**TASK TO COMPLETE**: Reproduce word for word the part of the records that opens with the line containing "Studying the image, would" and closes with the line containing "Answer: (180,246)", including both of those lines.

======

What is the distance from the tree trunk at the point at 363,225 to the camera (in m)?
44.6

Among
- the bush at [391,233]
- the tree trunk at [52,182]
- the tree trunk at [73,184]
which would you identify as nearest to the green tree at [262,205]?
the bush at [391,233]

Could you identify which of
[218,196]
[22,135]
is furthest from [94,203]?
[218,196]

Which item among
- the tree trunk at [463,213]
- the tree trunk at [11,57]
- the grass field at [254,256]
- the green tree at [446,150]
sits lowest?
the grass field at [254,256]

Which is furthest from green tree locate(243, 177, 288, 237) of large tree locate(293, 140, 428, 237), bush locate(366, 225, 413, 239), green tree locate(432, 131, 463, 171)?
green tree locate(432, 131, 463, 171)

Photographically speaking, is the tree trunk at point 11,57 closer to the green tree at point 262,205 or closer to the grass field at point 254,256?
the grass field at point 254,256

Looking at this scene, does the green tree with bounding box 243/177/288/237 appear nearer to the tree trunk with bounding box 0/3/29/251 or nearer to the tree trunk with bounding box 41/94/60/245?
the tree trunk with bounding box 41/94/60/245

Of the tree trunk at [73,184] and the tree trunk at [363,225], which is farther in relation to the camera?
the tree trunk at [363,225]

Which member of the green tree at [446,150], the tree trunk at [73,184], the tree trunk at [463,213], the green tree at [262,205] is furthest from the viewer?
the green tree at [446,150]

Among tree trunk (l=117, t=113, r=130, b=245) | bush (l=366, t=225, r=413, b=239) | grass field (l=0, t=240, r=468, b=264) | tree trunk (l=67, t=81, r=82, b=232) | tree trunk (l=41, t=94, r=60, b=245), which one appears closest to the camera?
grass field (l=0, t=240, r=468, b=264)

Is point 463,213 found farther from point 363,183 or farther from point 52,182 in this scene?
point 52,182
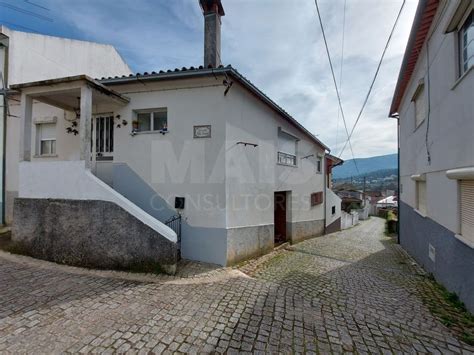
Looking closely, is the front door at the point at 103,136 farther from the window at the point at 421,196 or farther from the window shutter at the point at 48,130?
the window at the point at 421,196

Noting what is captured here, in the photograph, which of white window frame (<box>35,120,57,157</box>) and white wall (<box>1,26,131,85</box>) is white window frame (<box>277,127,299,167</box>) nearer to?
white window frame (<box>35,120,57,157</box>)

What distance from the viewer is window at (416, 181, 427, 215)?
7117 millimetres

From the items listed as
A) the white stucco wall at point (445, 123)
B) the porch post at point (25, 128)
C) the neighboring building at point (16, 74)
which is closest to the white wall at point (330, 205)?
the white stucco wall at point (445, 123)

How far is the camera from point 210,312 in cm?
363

======

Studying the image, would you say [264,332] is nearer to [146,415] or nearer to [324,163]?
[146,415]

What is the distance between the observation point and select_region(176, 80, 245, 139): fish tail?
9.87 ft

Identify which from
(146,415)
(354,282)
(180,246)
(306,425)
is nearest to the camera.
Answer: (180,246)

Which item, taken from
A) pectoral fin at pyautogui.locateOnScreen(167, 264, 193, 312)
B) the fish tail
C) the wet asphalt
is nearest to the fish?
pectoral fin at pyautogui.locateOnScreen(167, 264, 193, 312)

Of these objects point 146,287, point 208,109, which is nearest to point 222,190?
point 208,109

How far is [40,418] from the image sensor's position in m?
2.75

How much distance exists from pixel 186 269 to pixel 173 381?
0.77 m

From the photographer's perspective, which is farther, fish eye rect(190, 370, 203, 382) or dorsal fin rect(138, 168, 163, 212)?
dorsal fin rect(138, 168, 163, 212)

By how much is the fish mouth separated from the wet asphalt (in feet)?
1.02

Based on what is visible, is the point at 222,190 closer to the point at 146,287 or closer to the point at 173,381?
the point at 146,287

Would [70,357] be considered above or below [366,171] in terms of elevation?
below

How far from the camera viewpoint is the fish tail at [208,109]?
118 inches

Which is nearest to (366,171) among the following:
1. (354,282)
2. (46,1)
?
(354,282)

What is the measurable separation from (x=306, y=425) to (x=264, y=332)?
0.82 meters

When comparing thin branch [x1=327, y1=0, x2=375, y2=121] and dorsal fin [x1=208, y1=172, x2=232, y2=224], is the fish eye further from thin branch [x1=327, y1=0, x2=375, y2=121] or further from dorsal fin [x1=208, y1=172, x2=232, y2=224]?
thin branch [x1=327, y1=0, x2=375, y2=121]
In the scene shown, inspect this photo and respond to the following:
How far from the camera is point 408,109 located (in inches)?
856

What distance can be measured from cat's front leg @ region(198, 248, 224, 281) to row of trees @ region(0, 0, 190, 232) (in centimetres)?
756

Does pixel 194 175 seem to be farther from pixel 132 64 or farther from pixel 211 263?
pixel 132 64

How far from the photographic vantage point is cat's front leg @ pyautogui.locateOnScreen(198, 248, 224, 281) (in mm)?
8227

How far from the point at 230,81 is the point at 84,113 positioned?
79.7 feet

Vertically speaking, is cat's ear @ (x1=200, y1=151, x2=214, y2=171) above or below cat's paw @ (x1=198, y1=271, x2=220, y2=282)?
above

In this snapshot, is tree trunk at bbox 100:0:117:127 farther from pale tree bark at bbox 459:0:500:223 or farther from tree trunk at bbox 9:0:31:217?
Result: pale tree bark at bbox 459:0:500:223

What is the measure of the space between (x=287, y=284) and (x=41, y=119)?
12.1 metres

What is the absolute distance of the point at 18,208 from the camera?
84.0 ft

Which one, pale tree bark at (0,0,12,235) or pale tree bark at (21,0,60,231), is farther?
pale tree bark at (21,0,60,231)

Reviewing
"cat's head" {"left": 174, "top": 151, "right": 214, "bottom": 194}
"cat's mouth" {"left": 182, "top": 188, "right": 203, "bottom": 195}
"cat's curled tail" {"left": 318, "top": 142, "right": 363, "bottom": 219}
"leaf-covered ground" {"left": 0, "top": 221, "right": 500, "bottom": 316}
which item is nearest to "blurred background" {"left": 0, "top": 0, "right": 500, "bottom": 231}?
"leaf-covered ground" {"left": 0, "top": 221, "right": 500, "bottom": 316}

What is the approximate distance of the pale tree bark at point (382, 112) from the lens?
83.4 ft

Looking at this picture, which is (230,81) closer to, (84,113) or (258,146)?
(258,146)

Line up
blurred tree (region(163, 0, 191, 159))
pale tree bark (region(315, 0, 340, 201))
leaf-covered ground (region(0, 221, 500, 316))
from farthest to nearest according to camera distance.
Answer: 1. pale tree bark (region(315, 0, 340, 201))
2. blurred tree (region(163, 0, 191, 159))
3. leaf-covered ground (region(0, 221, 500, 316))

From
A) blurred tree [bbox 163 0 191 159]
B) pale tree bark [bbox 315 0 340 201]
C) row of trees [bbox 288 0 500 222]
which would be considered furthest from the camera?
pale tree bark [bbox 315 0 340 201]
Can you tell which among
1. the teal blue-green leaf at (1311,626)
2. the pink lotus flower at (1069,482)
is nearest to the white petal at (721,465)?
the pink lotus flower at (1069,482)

======

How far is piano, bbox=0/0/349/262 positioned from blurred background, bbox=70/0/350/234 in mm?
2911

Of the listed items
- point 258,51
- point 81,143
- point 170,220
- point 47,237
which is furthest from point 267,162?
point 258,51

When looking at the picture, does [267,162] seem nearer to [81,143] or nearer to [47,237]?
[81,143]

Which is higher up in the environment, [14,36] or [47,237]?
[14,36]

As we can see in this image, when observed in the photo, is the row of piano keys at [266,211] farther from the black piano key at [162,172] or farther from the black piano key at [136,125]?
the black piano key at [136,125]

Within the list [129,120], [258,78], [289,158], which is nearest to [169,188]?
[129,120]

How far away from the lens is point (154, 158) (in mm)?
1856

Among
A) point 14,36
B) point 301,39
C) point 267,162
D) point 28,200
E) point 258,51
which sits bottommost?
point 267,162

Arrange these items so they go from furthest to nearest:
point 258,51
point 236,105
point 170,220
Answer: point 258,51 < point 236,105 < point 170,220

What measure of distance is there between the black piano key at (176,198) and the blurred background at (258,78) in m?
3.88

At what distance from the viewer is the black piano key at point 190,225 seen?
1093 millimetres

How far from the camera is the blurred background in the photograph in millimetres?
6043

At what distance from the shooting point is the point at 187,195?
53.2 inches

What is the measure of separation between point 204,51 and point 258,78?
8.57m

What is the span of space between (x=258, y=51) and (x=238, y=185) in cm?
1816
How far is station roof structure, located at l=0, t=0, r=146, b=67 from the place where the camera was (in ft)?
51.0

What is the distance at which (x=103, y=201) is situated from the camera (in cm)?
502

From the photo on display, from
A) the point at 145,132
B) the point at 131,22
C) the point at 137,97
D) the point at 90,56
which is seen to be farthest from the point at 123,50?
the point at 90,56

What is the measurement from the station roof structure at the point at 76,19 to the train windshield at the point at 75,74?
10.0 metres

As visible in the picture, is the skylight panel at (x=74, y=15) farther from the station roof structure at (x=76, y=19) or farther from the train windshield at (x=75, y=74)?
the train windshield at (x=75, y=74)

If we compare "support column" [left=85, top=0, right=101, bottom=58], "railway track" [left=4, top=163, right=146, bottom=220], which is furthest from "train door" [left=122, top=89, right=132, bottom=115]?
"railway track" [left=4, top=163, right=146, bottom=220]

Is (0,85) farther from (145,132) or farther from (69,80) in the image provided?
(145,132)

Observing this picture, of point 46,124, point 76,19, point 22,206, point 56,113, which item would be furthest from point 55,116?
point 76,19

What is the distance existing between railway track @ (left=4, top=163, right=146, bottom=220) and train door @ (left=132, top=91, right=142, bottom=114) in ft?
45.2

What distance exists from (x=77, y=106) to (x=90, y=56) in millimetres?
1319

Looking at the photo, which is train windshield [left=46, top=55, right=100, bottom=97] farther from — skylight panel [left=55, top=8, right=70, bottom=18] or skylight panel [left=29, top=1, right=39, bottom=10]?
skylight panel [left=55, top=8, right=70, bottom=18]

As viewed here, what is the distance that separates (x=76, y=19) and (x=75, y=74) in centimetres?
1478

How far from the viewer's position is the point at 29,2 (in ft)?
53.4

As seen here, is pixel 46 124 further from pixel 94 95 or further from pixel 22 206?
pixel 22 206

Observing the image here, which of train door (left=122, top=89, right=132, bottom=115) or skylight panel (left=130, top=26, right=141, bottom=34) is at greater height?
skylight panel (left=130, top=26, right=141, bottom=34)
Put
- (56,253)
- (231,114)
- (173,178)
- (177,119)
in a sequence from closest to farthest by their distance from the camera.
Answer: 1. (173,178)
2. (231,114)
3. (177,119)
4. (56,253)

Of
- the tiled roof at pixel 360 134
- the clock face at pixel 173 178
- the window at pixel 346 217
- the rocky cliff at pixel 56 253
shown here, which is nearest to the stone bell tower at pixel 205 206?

======

**CORRECT RESULT**:
Studying the image, would you say [264,332] is nearer to [146,415] or nearer to [324,163]?
[146,415]

What is the distance between the observation point and select_region(176, 80, 245, 139): fish tail?
9.87 ft

Identify which from
(146,415)
(354,282)
(180,246)
(306,425)
is nearest to the camera.
Answer: (180,246)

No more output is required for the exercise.